There is a progression towards lowering the price of offshore renewable energy including the wave energy sector. Accessibility is a challenge with offshore generation devices including wave energy converters (WEC) and this is why the deployment of condition-based monitoring systems will be crucial to support operation activities. Condition monitoring systems are used to optimise maintenance and provide early detection while also reducing access constraints. This report study provides an insight into condition monitoring of Wave Energy Converters.
There is a wide range of wave energy technologies, each using different solutions to absorb energy from waves depending on the water depth and location. There is little convergence amongst the wave energy technologies, however, the industry shows many different alternatives to harnessing wave power under different conditions. It is believed that existing monitoring systems within the wave devices developed to date draw directly from current technologies and advances made in the wind and other industries.
Defects and errors can affect the operation or structural integrity of the wave energy device. Failure modes are the various ways in which the WEC could possibly fail and monitoring systems are often used to anticipate complete failure and for fault detection. Based on literature key WECs failure modes identified include, mechanical, electrical, structural and marine environment impact. Based on these failure modes, a number of sensing technologies and systems were proposed to monitor the integrity of the WEC device. The proposed sensors and method of detection must be able to provide effective failure detection and meet the requirements of accuracy, cost effectiveness and long-term stability.
CMS uses detection methods with analogue signals which must be conditioned before being digitised. Signal conditioning is the next stage of processing where the signal is made available for data analyses. Signal conditioning requirements in terms of amplification, attenuation and filtering to improve signal accuracy were also addressed in this report.

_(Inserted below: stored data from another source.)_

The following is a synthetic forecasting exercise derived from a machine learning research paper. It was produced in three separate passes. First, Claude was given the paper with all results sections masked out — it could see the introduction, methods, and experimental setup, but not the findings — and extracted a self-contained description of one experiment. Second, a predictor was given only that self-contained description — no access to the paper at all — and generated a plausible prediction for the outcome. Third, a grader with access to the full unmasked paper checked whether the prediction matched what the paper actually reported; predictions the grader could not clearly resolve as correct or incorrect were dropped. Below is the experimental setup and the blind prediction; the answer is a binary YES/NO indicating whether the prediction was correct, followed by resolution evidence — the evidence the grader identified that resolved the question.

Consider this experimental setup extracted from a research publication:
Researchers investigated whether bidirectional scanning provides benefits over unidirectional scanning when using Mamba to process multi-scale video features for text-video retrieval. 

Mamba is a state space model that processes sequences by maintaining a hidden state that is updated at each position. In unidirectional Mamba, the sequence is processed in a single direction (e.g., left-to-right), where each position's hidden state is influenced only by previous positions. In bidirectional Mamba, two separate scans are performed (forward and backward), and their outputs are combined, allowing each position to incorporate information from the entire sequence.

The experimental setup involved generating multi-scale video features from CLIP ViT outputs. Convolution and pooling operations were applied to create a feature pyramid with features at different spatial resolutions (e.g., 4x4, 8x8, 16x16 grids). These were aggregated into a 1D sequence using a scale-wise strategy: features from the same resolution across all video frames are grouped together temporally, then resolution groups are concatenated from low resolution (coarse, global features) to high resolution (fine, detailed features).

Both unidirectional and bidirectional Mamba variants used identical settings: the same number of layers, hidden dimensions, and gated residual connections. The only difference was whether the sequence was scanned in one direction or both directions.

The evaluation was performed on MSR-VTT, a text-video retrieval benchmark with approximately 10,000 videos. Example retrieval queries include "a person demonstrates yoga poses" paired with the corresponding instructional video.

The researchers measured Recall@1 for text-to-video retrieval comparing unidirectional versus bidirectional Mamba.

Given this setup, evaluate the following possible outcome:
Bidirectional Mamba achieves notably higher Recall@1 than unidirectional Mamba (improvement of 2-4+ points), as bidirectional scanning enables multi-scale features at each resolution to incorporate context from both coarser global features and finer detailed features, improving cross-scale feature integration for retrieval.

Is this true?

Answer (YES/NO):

Based on IEC 61400-25 standard which addresses all aspects of communication architecture for the monitoring and control of wind power plants, an example of a WEC device communication architecture concept was proposed including the positioning of the monitoring, protection and control information equipment at different location within the device. The concept divides the whole architecture of the WEC into multiple segments where; (i) the device front end (PTO) is equipped with a number of sensing and monitoring equipment, (ii) the controller is located behind the generator and (iii) the grid compliant generated power, metering and user control interface.
General procedures which must be considered when setting up condition monitoring within sub-assemblies of machines like wave energy converters. As such a number of relevant standards and procedures for condition monitoring were summarised. It is believed that the communications for monitoring and control of wind power plants (IEC 61400-25) is conveniently compatible with WEC applications. The basic concept of this IEC is a breakdown of compliant services and the different communication profiles available for data interchange, allowing all data from the devices to follow the same format.